**本文**
編集部 野村くんがこれまでどれくらいSUVというカテゴリーのクルマに乗ったことがあるのかは全く判らないのですけど、ステルヴィオが“普通のSUVとはちょっと違うぞ”っていう感じのクルマであることは充分に感じ取れたのではないかな? なんて思っています。

というのも、Nくんはこのレポートの中で一応はSUVであることや車高が高いことについてちょっとだけ触れているけど、全体を通してみるとまるでスポーツカーの試乗記であるかのよう。

SUVとしての使い勝手だとか居住性だとかについては見向きもしてない感じすら受けるからです。たぶんホントは現場でそういうところも見て触れて感じてあれこれ考えたとは思うのですけど、印象として強く残ったのは“走り”に関するところばかり……だったのでしょ?

そうなのです。ステルヴィオとはそういうクルマなのです。そういう気持ちにさせられちゃうクルマなのです。今回、野村くんのレポートを読ませていただいて“んっ?”と思ったから自分がこれまで書いたステルヴィオに関する試乗記を全て読み直してみたのだけど、全くもって似たようなものでした。ほとんどが走りの楽しさについてまくし立ててるようなもので、荷室容量がどうとかシートアレンジがどうとか、僕も見向きもしていませんでした。

“快適”なのは走りだけではなく室内空間も

罪滅ぼし代わりに一応ここで触れておくと、ラゲッジ容量は525リッターと数値の上では平均的といえば平均的ですが、家族4人とかでちょっとした旅行に行くには全く問題ないレベルですし、リアシートを倒さなくてもゴルフバッグ2つを重ねれば積み込めます。そのリアシートは4:2:4の分割可倒式だからアレンジを上手く使いこなせば結構実用的。

**必須の課題**
• a. 本文の「そうなのです。ステルヴィオと」から始まり「手く使いこなせば結構実用的。」で終わる部分を、そのまま書き写してください。
• b. 次の(i)〜(iii)が本文の内容と合っているかどうかを、それぞれ「はい」か「いいえ」で答えてください。判断の決め手となる本文の語句も、そのまま引用してください。
(i) ステルヴィオのラゲッジ容量は525リッターである。
(ii) リアシートは6:4の分割可倒式である。
(iii) ゴルフバッグ2つを積むには、リアシートを倒す必要がある。
この後に続くエントリーは、本文とは関係のない別の資料です。

**エントリー一覧**
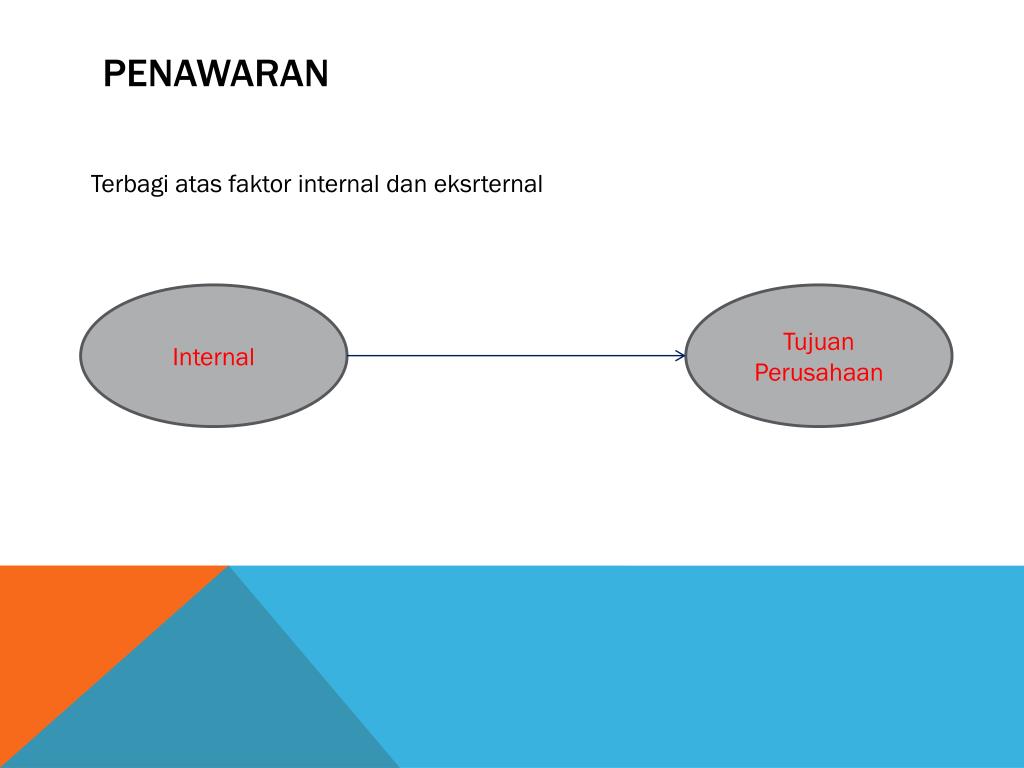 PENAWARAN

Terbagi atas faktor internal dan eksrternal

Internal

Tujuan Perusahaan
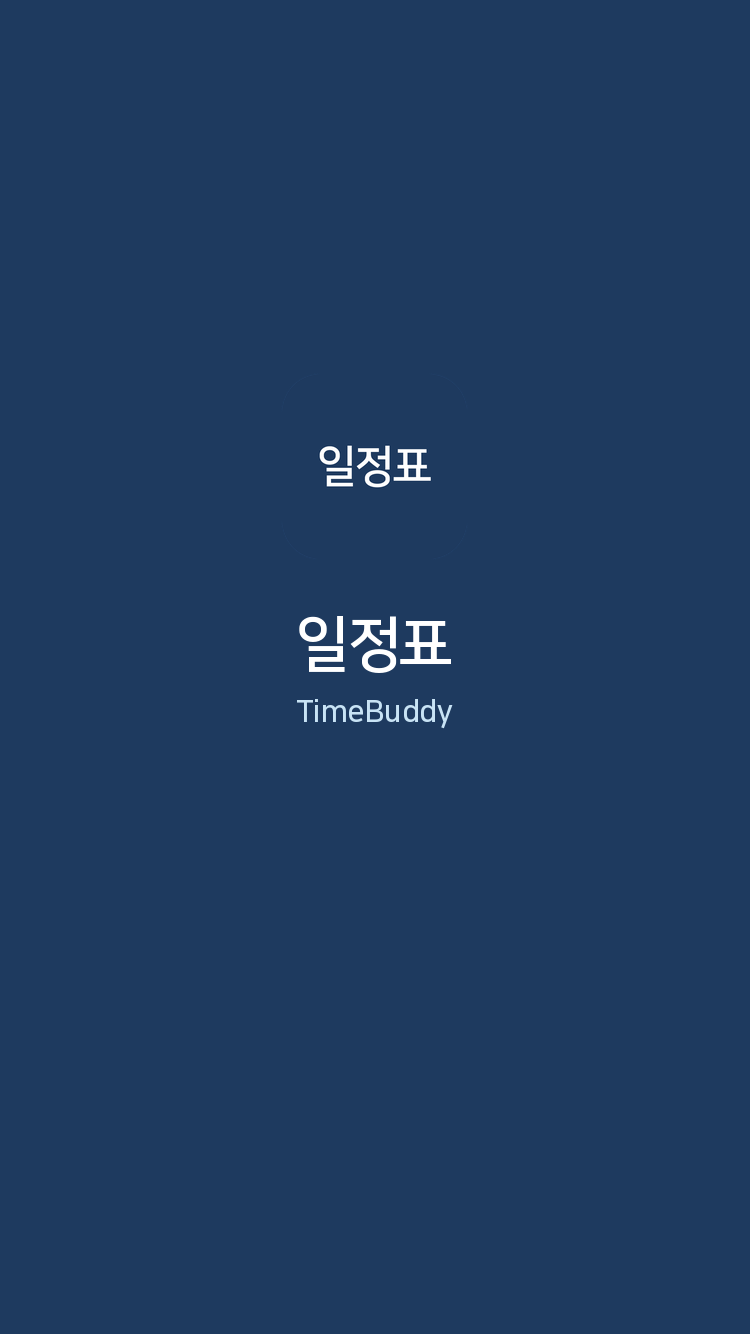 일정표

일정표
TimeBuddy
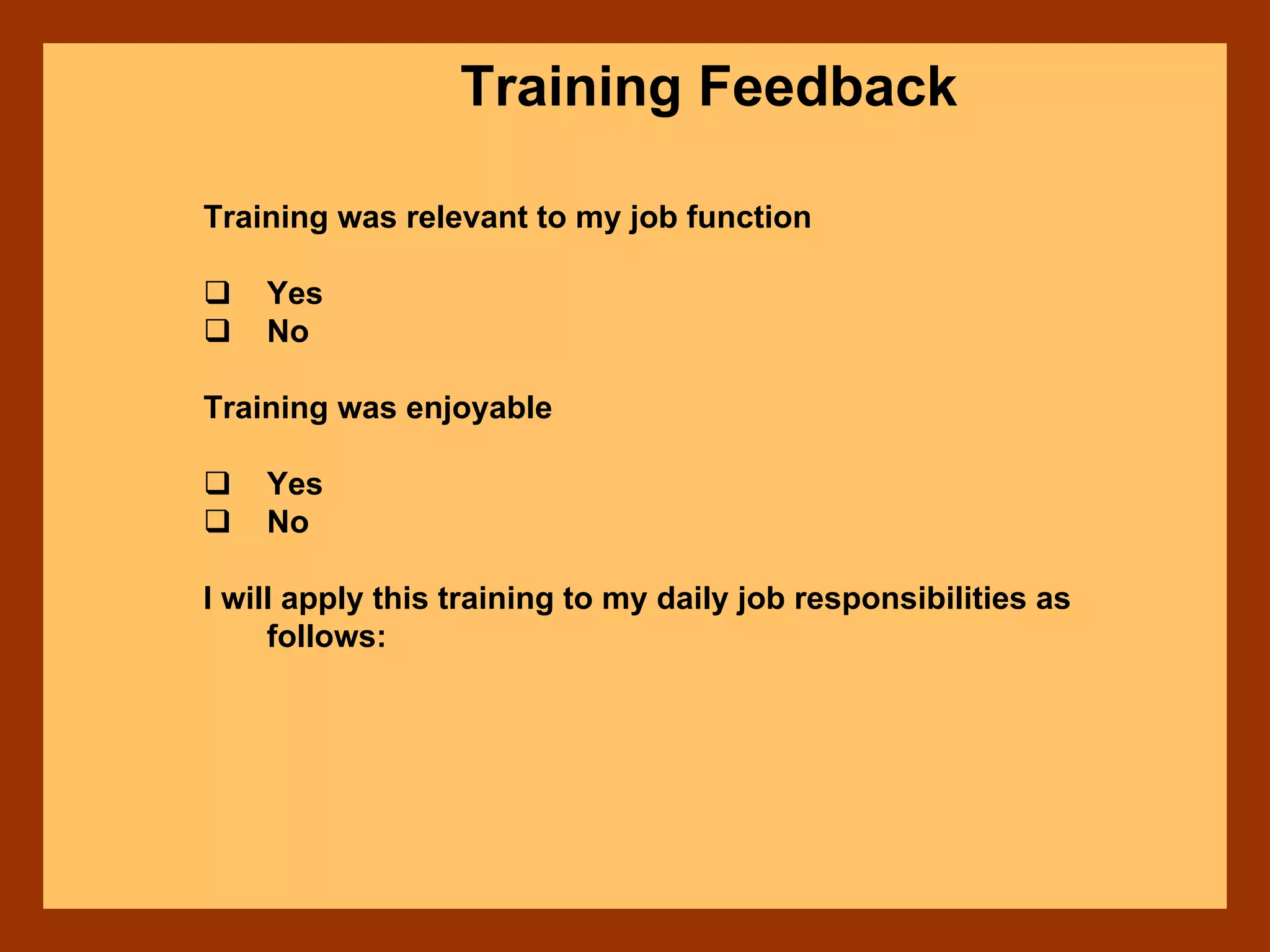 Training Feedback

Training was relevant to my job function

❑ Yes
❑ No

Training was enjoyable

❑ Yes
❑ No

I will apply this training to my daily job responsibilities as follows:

==

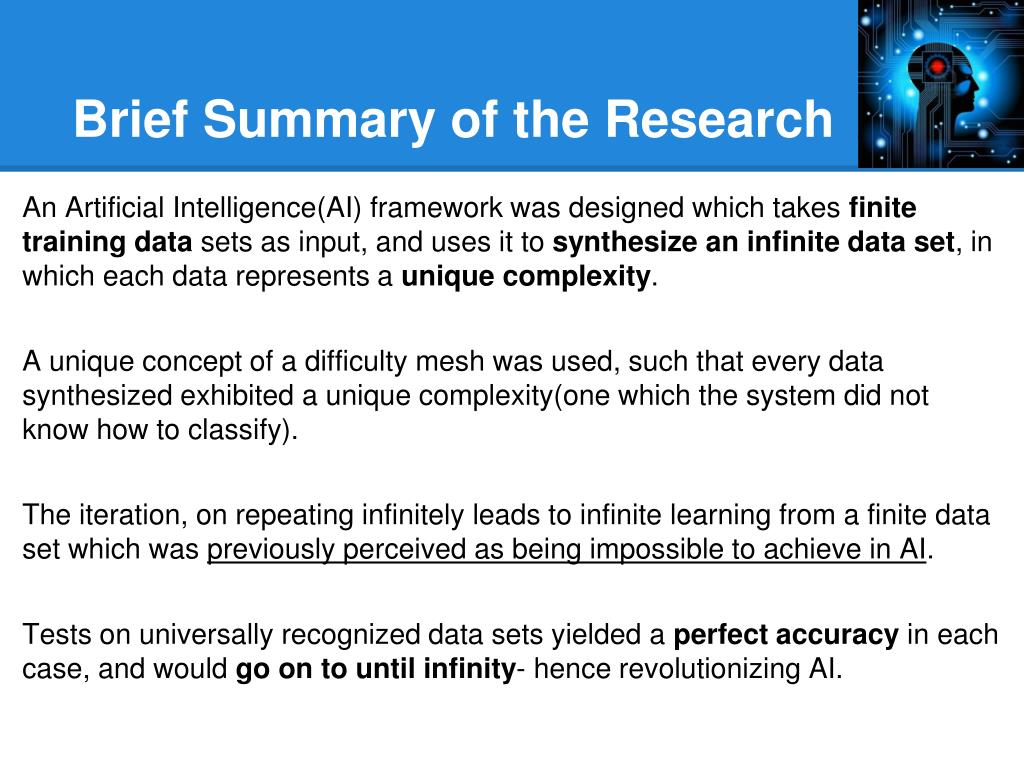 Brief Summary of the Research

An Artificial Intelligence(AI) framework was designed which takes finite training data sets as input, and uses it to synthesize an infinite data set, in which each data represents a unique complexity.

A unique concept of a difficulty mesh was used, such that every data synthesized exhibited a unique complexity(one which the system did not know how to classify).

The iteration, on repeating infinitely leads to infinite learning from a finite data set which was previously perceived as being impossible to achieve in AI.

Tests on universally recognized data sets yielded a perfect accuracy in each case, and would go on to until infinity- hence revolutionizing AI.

**各課題の解答**
• a.
そうなのです。ステルヴィオとはそういうクルマなのです。そういう気持ちにさせられちゃうクルマなのです。今回、野村くんのレポートを読ませていただいて“んっ?”と思ったから自分がこれまで書いたステルヴィオに関する試乗記を全て読み直してみたのだけど、全くもって似たようなものでした。ほとんどが走りの楽しさについてまくし立ててるようなもので、荷室容量がどうとかシートアレンジがどうとか、僕も見向きもしていませんでした。

“快適”なのは走りだけではなく室内空間も

罪滅ぼし代わりに一応ここで触れておくと、ラゲッジ容量は525リッターと数値の上では平均的といえば平均的ですが、家族4人とかでちょっとした旅行に行くには全く問題ないレベルですし、リアシートを倒さなくてもゴルフバッグ2つを重ねれば積み込めます。そのリアシートは4:2:4の分割可倒式だからアレンジを上手く使いこなせば結構実用的。

• b.
(i) はい。「ラゲッジ容量は525リッター」
(ii) いいえ。「そのリアシートは4:2:4の分割可倒式」
(iii) いいえ。「リアシートを倒さなくてもゴルフバッグ2つを重ねれば積み込めます」